[[ Records for the task open ]]

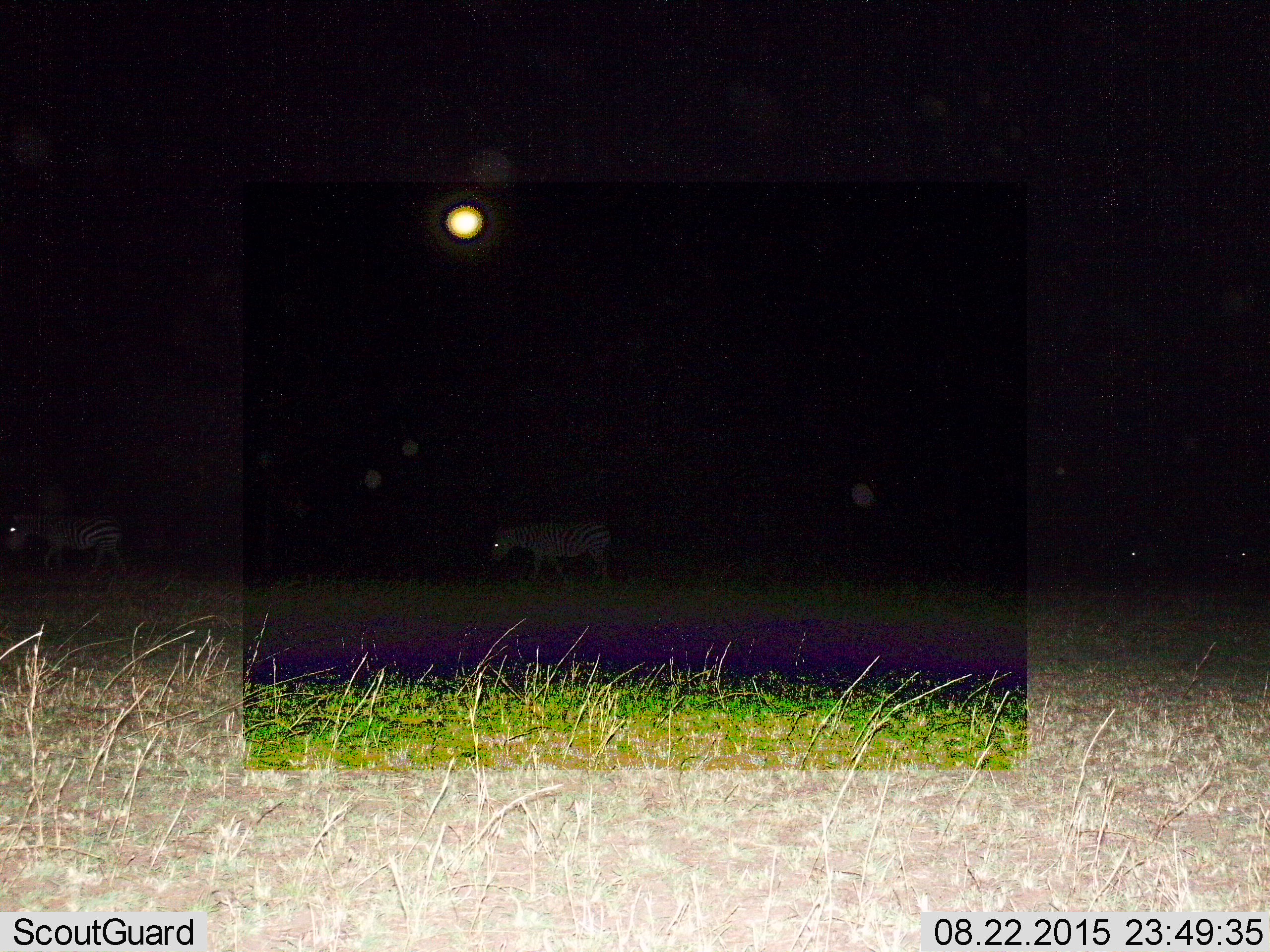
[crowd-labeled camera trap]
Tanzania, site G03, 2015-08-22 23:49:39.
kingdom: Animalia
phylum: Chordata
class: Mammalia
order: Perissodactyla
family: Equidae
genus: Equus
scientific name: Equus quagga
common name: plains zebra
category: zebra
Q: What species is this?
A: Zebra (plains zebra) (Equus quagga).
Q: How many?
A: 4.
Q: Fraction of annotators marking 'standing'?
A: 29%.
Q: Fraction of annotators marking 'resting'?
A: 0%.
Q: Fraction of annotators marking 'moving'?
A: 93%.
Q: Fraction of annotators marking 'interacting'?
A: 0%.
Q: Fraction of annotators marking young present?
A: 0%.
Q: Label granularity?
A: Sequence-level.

[[ Records for the task closed ]]
[[ Records for the task open ]]

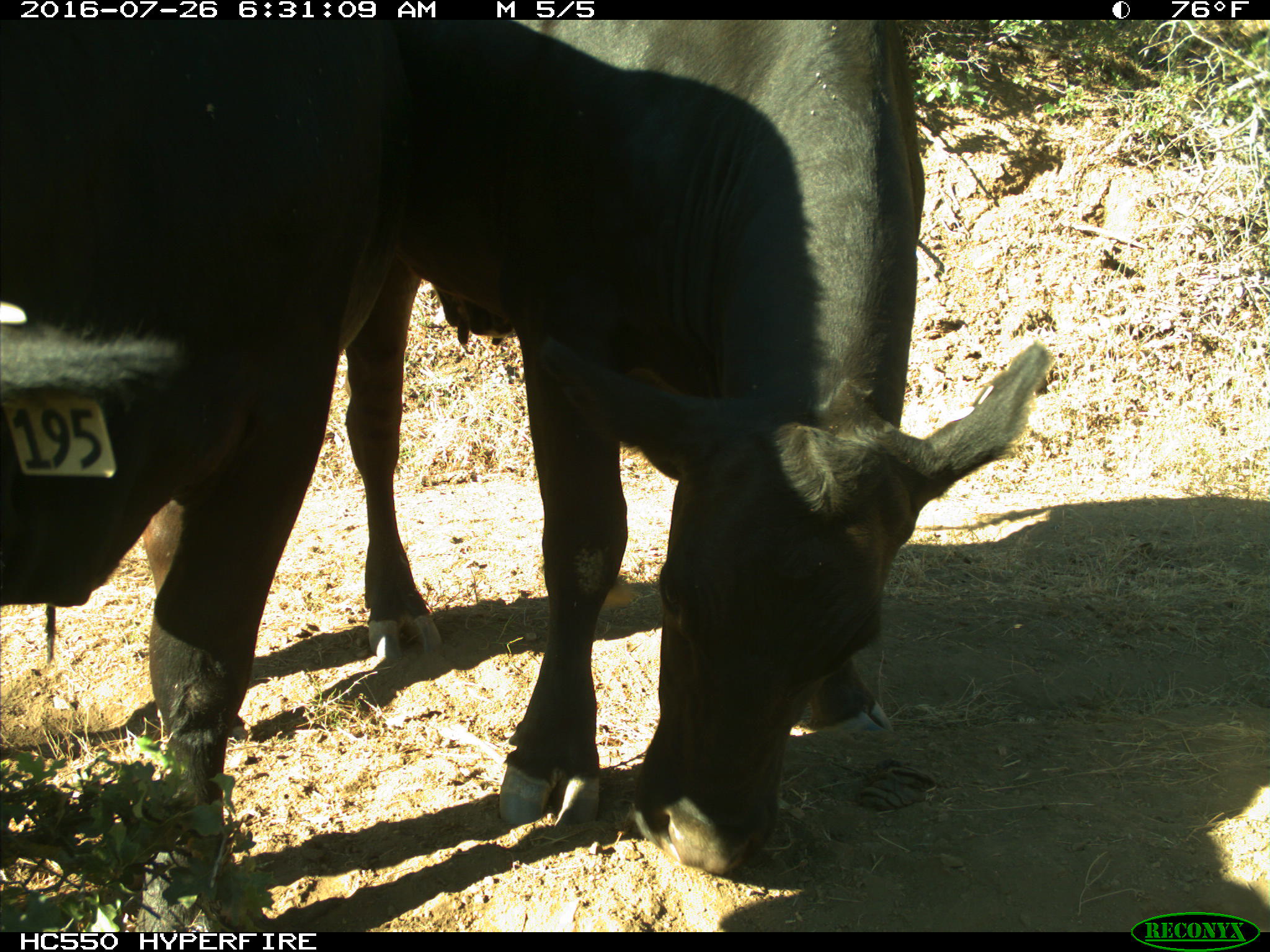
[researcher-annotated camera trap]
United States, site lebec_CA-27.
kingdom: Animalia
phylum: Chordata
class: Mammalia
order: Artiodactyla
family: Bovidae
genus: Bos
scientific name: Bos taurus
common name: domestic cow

[[ Records for the task closed ]]

In the material above, locate the line containing "Q: Fraction of annotators marking 'standing'?" and the line containing "Q: Label granularity?". Transcribe exactly those two lines and every line between them, and nothing more.

Q: Fraction of annotators marking 'standing'?
A: 29%.
Q: Fraction of annotators marking 'resting'?
A: 0%.
Q: Fraction of annotators marking 'moving'?
A: 93%.
Q: Fraction of annotators marking 'interacting'?
A: 0%.
Q: Fraction of annotators marking young present?
A: 0%.
Q: Label granularity?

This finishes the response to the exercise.